> TEXT
↓

What we didn’t realise back then, though, was that these tube worms are also filter feeders and were competing for the same nutrients that the scallops like.
Over the next few years, this alien invader devastated hundreds of kilometres of seabed throughout the Hauraki Gulf and beyond – as far afield as Tauranga, Bream Bay and even in the Far North waters off Houhora!
Whether this was the direct result of international ships emptying their ballast tanks full of foreign water and organisms into our waters before entering our ports is yet to be seen, but what I do know is that while the commercial fishing effort faced a few lean years, first with black skirt disease and then the tube worm epidemic, what it did do was reduce the fishing effort. When the tube worms finally died off in July 2005 – July 15th to be exact – the official start of the Coromandel commercial scallop season began. Coming off a few lean years, the Whitianga fleet were finally able to go fishing, but what happened next completely took both the industry and MPI by surprise. All the scallops were huge in size, and they were endless. There were now hundreds of thousands of scallops. As a matter of fact, there were millions of the things, and all big 100mm fish or greater – but how did this happen over such a short period of time?

↑

> RECORDS SHOWN
↓

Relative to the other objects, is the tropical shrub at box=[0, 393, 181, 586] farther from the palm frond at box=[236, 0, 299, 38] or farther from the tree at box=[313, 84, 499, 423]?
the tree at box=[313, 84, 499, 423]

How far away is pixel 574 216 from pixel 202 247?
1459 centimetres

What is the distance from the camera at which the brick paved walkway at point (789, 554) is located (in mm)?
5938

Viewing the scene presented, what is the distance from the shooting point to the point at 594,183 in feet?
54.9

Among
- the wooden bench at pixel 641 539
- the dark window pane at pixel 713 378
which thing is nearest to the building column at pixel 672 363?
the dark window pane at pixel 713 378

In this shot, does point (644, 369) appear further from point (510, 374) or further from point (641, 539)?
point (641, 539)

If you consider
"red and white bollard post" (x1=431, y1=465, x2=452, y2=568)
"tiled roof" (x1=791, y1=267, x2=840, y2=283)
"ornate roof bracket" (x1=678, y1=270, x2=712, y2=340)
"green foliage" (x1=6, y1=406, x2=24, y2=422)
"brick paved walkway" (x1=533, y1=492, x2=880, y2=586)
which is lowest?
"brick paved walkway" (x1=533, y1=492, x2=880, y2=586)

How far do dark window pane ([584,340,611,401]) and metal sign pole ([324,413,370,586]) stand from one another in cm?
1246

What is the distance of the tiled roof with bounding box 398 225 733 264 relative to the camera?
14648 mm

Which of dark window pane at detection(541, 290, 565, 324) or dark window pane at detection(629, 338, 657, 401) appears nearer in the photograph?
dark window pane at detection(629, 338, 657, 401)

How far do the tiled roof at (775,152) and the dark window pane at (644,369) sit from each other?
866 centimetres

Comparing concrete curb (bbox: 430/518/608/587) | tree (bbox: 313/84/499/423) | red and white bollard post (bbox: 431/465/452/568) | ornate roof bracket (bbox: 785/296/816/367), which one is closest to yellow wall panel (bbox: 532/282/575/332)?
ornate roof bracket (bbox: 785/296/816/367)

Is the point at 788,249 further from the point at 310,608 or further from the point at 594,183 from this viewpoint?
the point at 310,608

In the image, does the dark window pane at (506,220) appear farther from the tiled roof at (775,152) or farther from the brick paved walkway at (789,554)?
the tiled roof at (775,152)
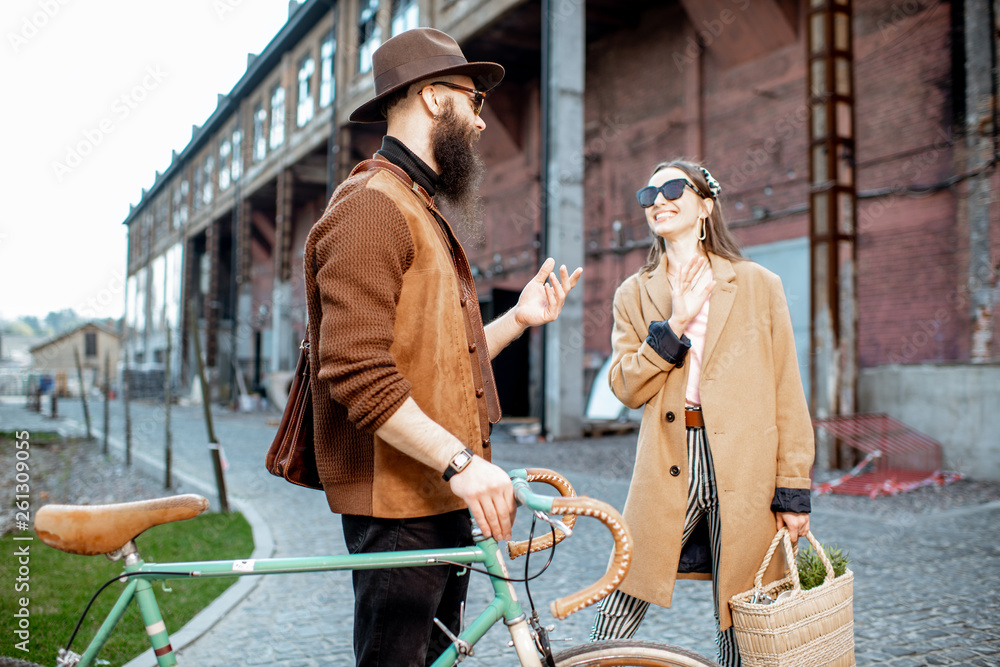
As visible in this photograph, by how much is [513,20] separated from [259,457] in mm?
10842

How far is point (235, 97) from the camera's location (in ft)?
115

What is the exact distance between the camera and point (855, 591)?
426cm

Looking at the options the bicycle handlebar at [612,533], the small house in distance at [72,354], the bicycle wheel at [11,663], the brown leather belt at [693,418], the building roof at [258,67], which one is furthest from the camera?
the small house in distance at [72,354]

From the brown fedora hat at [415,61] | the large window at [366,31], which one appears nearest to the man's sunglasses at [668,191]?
the brown fedora hat at [415,61]

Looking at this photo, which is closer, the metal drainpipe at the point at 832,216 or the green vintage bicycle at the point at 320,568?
the green vintage bicycle at the point at 320,568

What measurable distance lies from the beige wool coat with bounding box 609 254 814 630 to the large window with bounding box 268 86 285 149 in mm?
29615

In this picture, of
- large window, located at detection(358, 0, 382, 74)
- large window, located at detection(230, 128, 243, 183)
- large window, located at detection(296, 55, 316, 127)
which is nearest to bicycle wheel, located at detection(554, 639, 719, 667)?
large window, located at detection(358, 0, 382, 74)

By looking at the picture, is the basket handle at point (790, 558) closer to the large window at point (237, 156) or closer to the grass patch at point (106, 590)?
the grass patch at point (106, 590)

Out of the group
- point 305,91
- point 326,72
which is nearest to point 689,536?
point 326,72

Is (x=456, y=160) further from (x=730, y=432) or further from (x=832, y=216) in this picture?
(x=832, y=216)

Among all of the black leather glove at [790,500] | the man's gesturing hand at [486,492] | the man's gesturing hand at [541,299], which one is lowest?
the black leather glove at [790,500]

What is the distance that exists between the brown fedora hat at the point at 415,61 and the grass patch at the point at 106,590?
251cm

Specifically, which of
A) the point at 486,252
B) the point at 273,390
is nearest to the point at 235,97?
the point at 273,390

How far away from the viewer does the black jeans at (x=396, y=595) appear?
162 cm
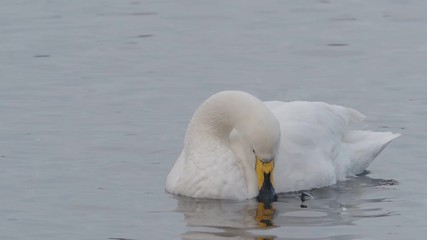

↑

> TASKS FOR THIS EXERCISE
A - According to the scallop passage, on what exact date did the tube worms finally die off?
B - Say whether each statement agrees with the scallop passage, and quote the deciding words for each.
(i) The tube worms competed with the scallops for nutrients.
(ii) The text states that ships emptying ballast tanks were proven to have brought in the tube worms.
(iii) The scallops found after the tube worms died off were large.
C - Extend the scallop passage, picking up after its last sentence.

> RESPONSES FOR EACH TASK
A - July 15th, 2005.

B -
(i) Yes: "were competing for the same nutrients that the scallops like"
(ii) No: "is yet to be seen"
(iii) Yes: "all big 100mm fish or greater"

C -
There are two possible causes: one, the scallops must have always been there and were allowed to grow unhindered beneath the tube worm, or two, because no one could really fish there, the tube worm acted as an anchor point that the spat attached itself to, which then thrived because there was very little in the way of industrial impact. These theories are by no means scientific, and there is little proof to back them up. But whatever the reason, it sure showed how fast scallops can grow and thrive in certain environments.
As you can imagine, strong currents can take scallop larvae well away from their spawning area, but in essence, what this process is doing is reseeding the other scallop beds in the Hauraki Gulf and beds off the eastern and western seaboard of the Coromandel Peninsula.
Favourable conditions and currents will determine whether the next generation of spat will settle and continue their lifecycle, and it is well known that some spat may end up far out to sea and lost forever. It’s quite possible that the scallop spat in the Coromandel/Whitianga fishery could have come from areas such as Bream Bay, or the inner Hauraki Gulf, just to mention a couple of options.
And what about the Bay of Plenty? Where does that scallop spat originate from? It must have come from somewhere, and in this case, it was quite possibly from the Coromandel fishery. As you can see, it’s interesting stuff, and when you take into account the wind and the tides, and where this scallop larvae may actually end up, it really is something that not many of us have any idea about.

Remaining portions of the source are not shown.